* **Exercises**
a. Which private equity executives does the article about the Russian fund and sanctions name as members of the fund's international advisory board, and which firm is each with?
b. Copy word for word the passage of the article about the Russian fund and sanctions from "Under presidential action, Treasury's" to "not blocked entirely.".
c. Resume the article about the Russian fund and sanctions, picking up after its last sentence.

Russian fund with US advisers eludes sanctions
President Barack Obama listens
to a question in the James Brady Press Briefing Room of the White House
in Washington, Thursday, Aug. 28, 2014, where he spoke about the
economy, Iraq, and Ukraine, before convening a meeting with his national
security team on the militant threat in Syria and Iraq. (AP Photo/Evan
Vucci)
In one recent deal, the RDIF paid $700 million to a Russian petrochemical company that is partially owned by a sanctioned businessman and recently struggled to secure loans from Western banks, and the fund has been working to replace Western investors and lenders in future deals with money from Asia and the Middle East. The fund's director, Kirill Dmitriev, told The Associated Press on Thursday that the petrochemical company, Sibur, has not been targeted by Western sanctions but otherwise declined to discuss RDIF investments. The fund is backed by a sanctioned Russian bank, VEB, and a sanctioned Putin aide, Sergei Ivanov, is among its supervisors.
Along with its team of Russian managers, the fund's international advisory board includes private equity executives Stephen Schwarzman of The Blackstone Group LP, Leon Black of Apollo Global Management LLC and David Bonderman of TPG Capital LP.
The fund has so far escaped the effects from sanctions because it has not been explicitly targeted. The situation illustrates the Obama administration's struggle to achieve conflicting goals — punishing Putin's circle without damaging American companies already doing business in Russia.
"We can't have a situation where a business entity is immune from (sanctions) designation because it does some good things and some bad things," said Jimmy Gurule, a senior Treasury Department enforcement official in the Bush administration and law professor at Notre Dame University.
Obama said Thursday that he expects U.S. and European allies to take additional steps to respond to the Russian military's apparent invasion of Ukraine. "Capital is fleeing. Investors are increasingly staying out," Obama said.
A Republican-backed bill in the Senate would extend sanctions to executives, companies and investment funds, including the $10 billion Russian fund, and penalize Americans who work with them, according to congressional staffers. Within the Obama administration, Treasury lawyers and investigators have been consulting intelligence and law enforcement officials in recent weeks to identify targets for new sanctions, according to three federal officials who spoke on condition of anonymity because they were not authorized to comment on the confidential discussions. The White House and Treasury Department declined to say whether the Russian fund might be a target.
Under presidential action, Treasury's Office of Foreign Assets Control has the authority to freeze a foreign target's financial assets in the U.S. and block its transactions with Americans. The targets can be businesses or individuals and have included terrorists, criminals and state entities. Treasury can also limit the effect of its sanctions, and some of the targeted Russian banks are only restricted from accessing U.S. capital markets, not blocked entirely.

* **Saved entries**
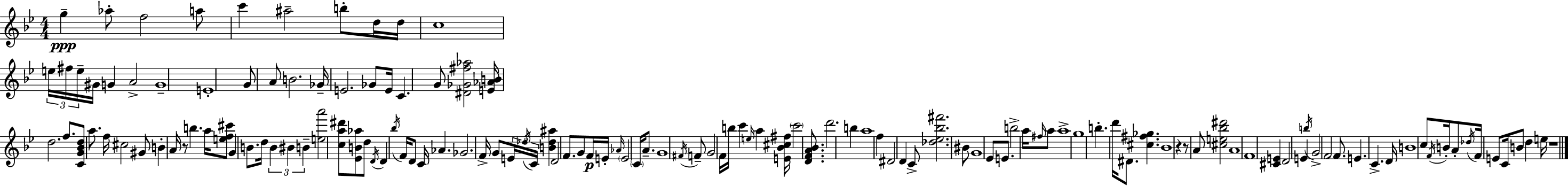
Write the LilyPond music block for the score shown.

{
  \clef treble
  \numericTimeSignature
  \time 4/4
  \key bes \major
  \repeat volta 2 { g''4--\ppp aes''8-. f''2 a''8 | c'''4 ais''2-- b''8-. d''16 d''16 | c''1 | \tuplet 3/2 { e''16 fis''16 e''16-- } gis'16 g'4 a'2-> | \break g'1-- | e'1-. | g'8 a'8 b'2. | ges'16-- e'2. ges'8 e'16 | \break c'4. g'8 <dis' ges' fis'' aes''>2 | <e' aes' b'>16 d''2. f''8. | <c' g' bes' d''>8 a''8. f''16 cis''2 gis'8 | b'4-. a'16 r8 b''4. a''16 <e'' f'' cis'''>8 | \break g'4 b'8. d''16 \tuplet 3/2 { b'4 bis'4 | b'4-- } <e'' a'''>2 <c'' a'' dis'''>8 <ees' b' aes''>8 | d''8 \acciaccatura { d'16 } d'4 \acciaccatura { bes''16 } f'16 d'8 c'16 aes'4. | ges'2. f'16-> g'8 | \break \tuplet 3/2 { e'16 \acciaccatura { des''16 } c'16 } <b' des'' ais''>4 d'2 | f'8. g'8 f'16\p e'16-. \grace { aes'16 } \parenthesize e'2 | \parenthesize c'16 a'8.-- g'1 | \acciaccatura { fis'16 } f'8-- g'2 f'16 | \break b''16 c'''4 \grace { e''16 } a''4 <e' bes' cis'' fis''>16 \parenthesize c'''2 | <d' f' a' bes'>8. d'''2. | b''4 a''1 | f''4 dis'2 | \break d'4 c'8-> <des'' ees'' bes'' fis'''>2. | bis'8 g'1 | ees'8 e'8. b''2-> | a''16 \grace { fis''16 } a''8 a''1-> | \break g''1 | b''4.-. d'''16 dis'8. | <cis'' fis'' ges''>4. bes'1 | r4 r8 a'8 <cis'' e'' bes'' dis'''>2 | \break a'1 | f'1 | <cis' e'>4 d'2 | e'4 \acciaccatura { b''16 } g'2-> | \break f'2 f'8. e'4. | c'4.-> d'16 b'1 | c''8 \acciaccatura { f'16 } b'16-. a'8-. \acciaccatura { des''16 } f'16 | e'8 c'16 b'8 d''4 e''16 r1 | \break } \bar "|."
}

* **Answers to the tasks**
a.
- Stephen Schwarzman: The Blackstone Group LP
- Leon Black: Apollo Global Management LLC
- David Bonderman: TPG Capital LP

b.
Under presidential action, Treasury's Office of Foreign Assets Control has the authority to freeze a foreign target's financial assets in the U.S. and block its transactions with Americans. The targets can be businesses or individuals and have included terrorists, criminals and state entities. Treasury can also limit the effect of its sanctions, and some of the targeted Russian banks are only restricted from accessing U.S. capital markets, not blocked entirely.

c.
Some Westerners have already cut ties with the fund. Former Chicago Mayor Richard M. Daley, a longtime Obama political intimate who was listed on corporate documents as a fund adviser as recently as April, has now severed ties with the fund. Harvard Professor Josh Lerner stepped down from the fund's supervisory board. And last week, references to Kurt Bjorklund, a leader of European investment firm Permira, quietly disappeared from the fund's website.
Others, including all three American private equity executives, have stayed put. Bonderman appeared in photographs and on the attendee list in April at the St. Petersburg Economic Forum, an annual event favored by Putin that the Obama administration urged many top American business leaders to skip.
All the current and former board members either declined to comment or did not respond to phone calls and emails from the AP.
The Russian fund in May partnered with two unnamed international investors and Gazprombank, the sanctioned finance arm of Gazprom, the Russian-controlled energy conglomerate, to buy a liquefied gas terminal. The seller was OAO Sibur Holding, which is partially owned by Gennady Timchenko, a Russian billionaire on the U.S. sanctions list. Under the deal, as described by the Russian fund, Sibur sold the facility to the investors for $700 million — and simultaneously struck a deal to lease it back from them.
Investors in the fund include BlackRock Inc. and General Electric Co., which partnered with the fund to build small power plants for industrial users across Russia. JPMorgan Chase & Co.'s One Equity Partners joined an Illinois tire company to buy a manufacturer of agricultural and industrial tires. European investors took stakes in telecommunications firms, information technology consultants and health care companies. In total, more than $6 billion from blue-chip foreign firms have flowed in.
The Senate bill would extend sanctions against the fund by targeting banks such as Russia's Vnesheconombank, which was restricted in limited sanctions by the Treasury Department in July from access to U.S. capital markets. VEB's chairman, Vladimir A. Dimitriev, is a fund supervisor, and the bank is the primary source for the fund's capital.
But
even that might backfire. The Russian newspaper Kommersant reported
this month that the Russian government is considering transferring the
fund from VEB to the state-owned Bank of Russia to sidestep any
expansion of Western sanctions.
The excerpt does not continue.